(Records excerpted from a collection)
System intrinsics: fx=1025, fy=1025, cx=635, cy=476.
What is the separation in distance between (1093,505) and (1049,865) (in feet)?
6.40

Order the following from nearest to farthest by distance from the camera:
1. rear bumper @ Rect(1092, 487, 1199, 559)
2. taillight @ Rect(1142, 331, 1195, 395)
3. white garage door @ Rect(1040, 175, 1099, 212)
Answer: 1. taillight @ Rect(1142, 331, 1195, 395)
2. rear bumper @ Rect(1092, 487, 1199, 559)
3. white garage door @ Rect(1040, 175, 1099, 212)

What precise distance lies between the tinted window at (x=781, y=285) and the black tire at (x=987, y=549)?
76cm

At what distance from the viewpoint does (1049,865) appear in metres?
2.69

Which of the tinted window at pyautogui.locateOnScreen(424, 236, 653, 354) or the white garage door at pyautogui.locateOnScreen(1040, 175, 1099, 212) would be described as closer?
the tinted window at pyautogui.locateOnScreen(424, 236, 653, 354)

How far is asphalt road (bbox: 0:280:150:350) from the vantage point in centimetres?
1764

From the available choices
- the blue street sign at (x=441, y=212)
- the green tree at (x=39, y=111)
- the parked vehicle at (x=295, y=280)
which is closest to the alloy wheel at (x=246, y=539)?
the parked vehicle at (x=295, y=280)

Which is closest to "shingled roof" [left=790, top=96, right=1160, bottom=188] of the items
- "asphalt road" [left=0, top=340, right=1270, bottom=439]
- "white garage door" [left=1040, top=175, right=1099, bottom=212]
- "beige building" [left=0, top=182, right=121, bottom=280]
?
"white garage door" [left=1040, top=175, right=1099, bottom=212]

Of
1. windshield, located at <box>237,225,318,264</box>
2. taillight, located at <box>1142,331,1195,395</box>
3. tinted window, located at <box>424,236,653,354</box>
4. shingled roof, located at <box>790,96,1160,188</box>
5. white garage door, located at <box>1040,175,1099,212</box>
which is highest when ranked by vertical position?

■ Your instructions
Reproduce the listing starting at the line that contains "of the items" and continuing through the end of the listing, with both ends included.

■ Expected answer
Which is closest to "shingled roof" [left=790, top=96, right=1160, bottom=188] of the items
- "asphalt road" [left=0, top=340, right=1270, bottom=439]
- "white garage door" [left=1040, top=175, right=1099, bottom=212]
- "beige building" [left=0, top=182, right=121, bottom=280]
?
"white garage door" [left=1040, top=175, right=1099, bottom=212]

Of
1. windshield, located at <box>237,225,318,264</box>
2. taillight, located at <box>1142,331,1195,395</box>
3. tinted window, located at <box>424,236,653,354</box>
4. shingled roof, located at <box>790,96,1160,188</box>
5. white garage door, located at <box>1040,175,1099,212</box>
which is highest when ranked by vertical position?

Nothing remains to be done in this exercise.